Este será um espaço de reflexão e de partilha sobre assuntos relacionados com os temas da Segurança Interna, da Defesa Nacional e afins...
publicado por Vera Lourenço de Sousa | Terça-feira, 04 Dezembro , 2012, 13:06

 

Iniciamos hoje uma rubrica à qual chamaremos – Recuperamos a nossa história.

 

Nela incluiremos narrações e fotos que nos remetem para o passado e que nos permitem conhecer ou recordar pessoas, episódios, acontecimentos e outras memórias da Polícia de Segurança Pública. Para que não sejam esquecidas!

 

 

Toca a parar!
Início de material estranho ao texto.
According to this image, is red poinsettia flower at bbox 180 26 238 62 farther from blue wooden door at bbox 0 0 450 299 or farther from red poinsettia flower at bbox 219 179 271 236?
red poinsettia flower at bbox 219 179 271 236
Toca a parar!

Luvas brancas, largos gestos
E grandes exaltações.
Dá passagem aos veículos,
Manda parar os peões.

Mãos para acolá,
Mãos para ali,
Toca a passar
Pi… pi… ri… pi…

Capacete desabado,
Um apito muito agudo,
Carrega a cara de mau
E pronto… está tudo mudo!

Mãos para acolá,
Mãos para ali,
Toca a passar
Pi… pi… ri… pi…
Aluno da Escola: EUGÉNIO DOS SANTOS

 

 

"Entre as tradições da nossa «Lisboa» conta-se a figura do sinaleiro da PSP, primeiro apeado e depois no seu característico pedestal ou peanha, alvo tantas vezes atingido pela objectiva das câmaras fotográficas – e não só…
Foi em 1927 que o Comandante da Secção de Trânsito da PSP de Lisboa instituiu o sinaleiro «cabeça de giz» como então era conhecido, equipado com capacete, luvas e «cassetete» brancos, usando ainda a braçadeira vermelha com T que mais tarde passou a ser o distintivo das brigadas de trânsito.
Algum tempo depois, os sinaleiros passaram a usar também punhos, cinturão e talabarte brancos.
Os efectivos destes verdadeiros auxiliares do trânsito, tão prestimosos como queridos da população citadina, chegaram a atingir, em Lisboa, o número de 270, disseminados pelas principais intercepções da cidade. Com a implantação dos semáforos, esse efectivo diminuiu, e em 1974 contavam-se somente 72 sinaleiros.
Mais que quaisquer outros elementos dos vários ramos da instituição policial, o sinaleiro teve a sua história: história duma missão árdua e ingrata, por vezes, mas ao mesmo tempo garbosa, prazenteira e até hilariante!
O sinaleiro era pois a figura do agente do trânsito, o herói de tantos sacrifícios, ao sol e à chuva, implacavelmente preso ao seu pedestal ou de pés colados ao asfalto quente do pavimento. O sinaleiro era a atracção do turista, era a curiosidade da criança que passava, era para o camponês que ia à cidade, a figura senhorial que mandava e a quem tudo obedecia. O sinaleiro era o símbolo da polícia citadina."